In [1]:
import os
import gc
import warnings
import numpy as np
import pandas as pd
from tqdm import tqdm

import torch
from ast import literal_eval
from transformers import *
from torch.utils.data import Dataset, DataLoader
from sklearn.metrics import accuracy_score

In [2]:
# 환경설정
## 기타설정
os.makedirs('tokens', exist_ok=True)
os.makedirs('model', exist_ok=True)
os.makedirs('data', exist_ok=True)
os.environ['CUDA_VISIBLE_DEVICES'] = '0'
warnings.filterwarnings('ignore')

## 환경변수
VER = 0.1
MODEL_NAME = 'google/bigbird-roberta-base'
CONFIG = {
    'model_name': MODEL_NAME,
    'max_length': 1024,
    'train_batch_size': 2,
    'valid_batch_size': 2,
    'epochs': 5,
    'learning_rates': [2.5e-5, 2.5e-5, 2.5e-6, 2.5e-6, 2.5e-7],
    'max_grad_norm': 10,
    'device': 'cuda' if torch.cuda.is_available() else 'cpu',
}
COMPUTE_VAL_SCORE = True

OUTPUT_LABELS = [
    'O', 'B-Lead', 'I-Lead', 'B-Position', 'I-Position',
    'B-Claim', 'I-Claim', 'B-Counterclaim', 'I-Counterclaim', 
    'B-Rebuttal', 'I-Rebuttal', 'B-Evidence', 'I-Evidence',
    'B-Concluding Statement', 'I-Concluding Statement'
]
LABELS_TO_IDS = {v: k for k, v in enumerate(OUTPUT_LABELS)}
IDS_TO_LABELS = {k: v for k, v in enumerate(OUTPUT_LABELS)}

## colab 파일 업로드
# from google.colab import files
# files.upload()

## 제공 자료
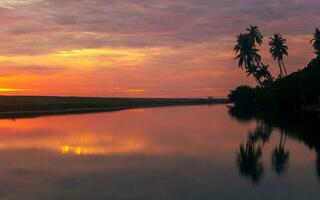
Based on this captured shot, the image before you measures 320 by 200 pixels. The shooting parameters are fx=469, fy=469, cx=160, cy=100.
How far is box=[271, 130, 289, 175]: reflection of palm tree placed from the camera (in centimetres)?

## 과제 설명 A
BigBird 학습 코드의 CONFIG에서 'max_length' 값은 무엇인가요?
## 과제 설명 B
BigBird 학습 코드의 마지막 줄 다음부터 코드를 이어서 작성하세요.

## 정답 A
1024입니다.

## 정답 B
# !mkdir -p ~/.kaggle && mv kaggle.json ~/.kaggle/ && chmod 600 ~/.kaggle/kaggle.json

In [3]:
## 모델 설정
tokenizer = AutoTokenizer.from_pretrained(MODEL_NAME, add_prefix_space=True, cache_dir='cache')
tokenizer.save_pretrained('model')

config_model = AutoConfig.from_pretrained(MODEL_NAME)
config_model.num_labels = 15
config_model.save_pretrained('model')

backbone = AutoModelForTokenClassification.from_pretrained(MODEL_NAME, config=config_model)
backbone.save_pretrained('model')

Some weights of the model checkpoint at google/bigbird-roberta-base were not used when initializing BigBirdForTokenClassification: ['cls.predictions.decoder.bias', 'cls.predictions.bias', 'cls.predictions.transform.LayerNorm.bias', 'cls.seq_relationship.bias', 'cls.predictions.transform.dense.weight', 'cls.predictions.decoder.weight', 'cls.predictions.transform.dense.bias', 'cls.predictions.transform.LayerNorm.weight', 'cls.seq_relationship.weight']
- This IS expected if you are initializing BigBirdForTokenClassification from the checkpoint of a model trained on another task or with another architecture (e.g. initializing a BertForSequenceClassification model from a BertForPreTraining model).
- This IS NOT expected if you are initializing BigBirdForTokenClassification from the checkpoint of a model that you expect to be exactly identical (initializing a BertForSequenceClassification model from a BertForSequenceClassification model).
Some weights of BigBirdForTokenClassification were no

In [4]:
# 데이터 로딩
## 다운로드 (using Kaggle API)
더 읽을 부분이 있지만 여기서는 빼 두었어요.